Alright folks.. i have made history - I just hit my 2nd PARKED car SOBER withing 6 months.. :*( wtf?!
so the guy who showed me the apt today is now texting me and asking me out for drinks...he's at least 20 yrs oldr than me and highlights his hair, but part of me is wondering how low i can talk him down in rent during sex? wrong?
he cracked the bottle of jager at 11am and said "hey, its Saturday and I gotta do something"
It was worse than that time I did shots of BBQ sauce and pierced my own ear with a thumbtack
Dude.. full face helmets and hangovers do not mix... I am never going to get rid of the smell of puke.
I got a letter from the home owners association saying its against policy to have sex on the trampoline.
the most romantic thing he could do for me right now would be to throw himself into traffic
She was drunk and naked on our couch, sweating and masterbating to SNL. We made eye contact and she didn't even stop. It's new-roommate-o-clock
I only see on penis in this picture but I assume there is another lurking out of sight.
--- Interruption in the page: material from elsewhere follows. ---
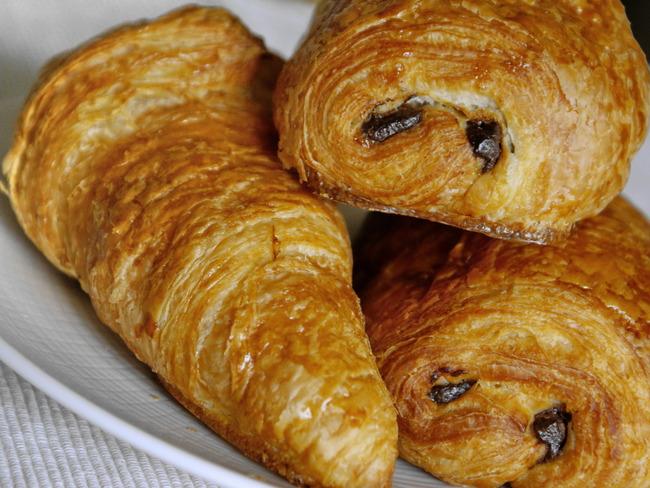 Croissants et pains au chocolat - Découpe et cuisson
Impromptu road trip to New Orleans for four days of Mardi Gras. I'll probably be alive and back for Valentine's Day plans, probably won't stick my dick in some random either-might be using my free pass you cheating asshat. Love you. Expect random texts & probably a drunk dial or twelve. You did this to yourself. You're not invited so don't bother. Have fun at work.
What?! Why else would they put table cloths on a table if not for discreet oral sex? That's why they were invented! Read a book...
I got a text saying, "It's so great to throw tomatoes at seagulls."
i asked my neighbor to open a bottle of vodka once and then we slept together
I'm wearing a fleece onesie eating pop tarts on the train to work. Killing it.
Its 7am I'm awake still drunk, there is food, random clothing and road cone in my room. I can't decide if this is a failure or a success???